By 2068, the Canadian population could reach anywhere between 44.4 million and 70.2 million by 2068. According to the medium-growth scenario, the Canadian population would grow from 37.1 million in 2018 to 55.2 million by 2068.

What accounts for the growth? Immigration, mainly. “While the populations of many developed countries are expected to decrease, Canada’s population is projected to grow over the next 50 years, largely because of strong immigration,” it reads.

But immigration won’t stop the Canadian society from aging. All projections show seniors will continue to outnumber children, a pattern dating back to 2016. By 2068, seniors could account for up to 30 per cent of the Canadian population, while the share of persons of working age (15 to 64 years) could decrease from 67 per cent in 2018 to a possible low of 58 per cent in 2068, a development with significant consequences for the Canadian economy and the sustainability of the welfare.

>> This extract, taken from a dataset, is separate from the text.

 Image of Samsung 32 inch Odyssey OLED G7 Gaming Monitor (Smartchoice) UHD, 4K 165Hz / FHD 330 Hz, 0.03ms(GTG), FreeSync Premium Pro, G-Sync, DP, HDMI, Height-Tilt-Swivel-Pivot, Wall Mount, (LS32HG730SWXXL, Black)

Broadly speaking, the population projections confirm Ontario’s demographic dominance, predict demographic growth in western Canada centred on Alberta, and an aging Atlantic Canada. They also suggest the declining salience of Canada’s linguistic fault lines.

Quebec, home to almost eight out of 10 residents who claim French as their first mother tongue, could see its population drop. It could decrease from 22.6 per cent in 2018 to between 20.1 per cent and 20.6 per cent by 2043. Recent years have also seen a proliferation of immigrants from countries, whose dominant language is neither French nor English.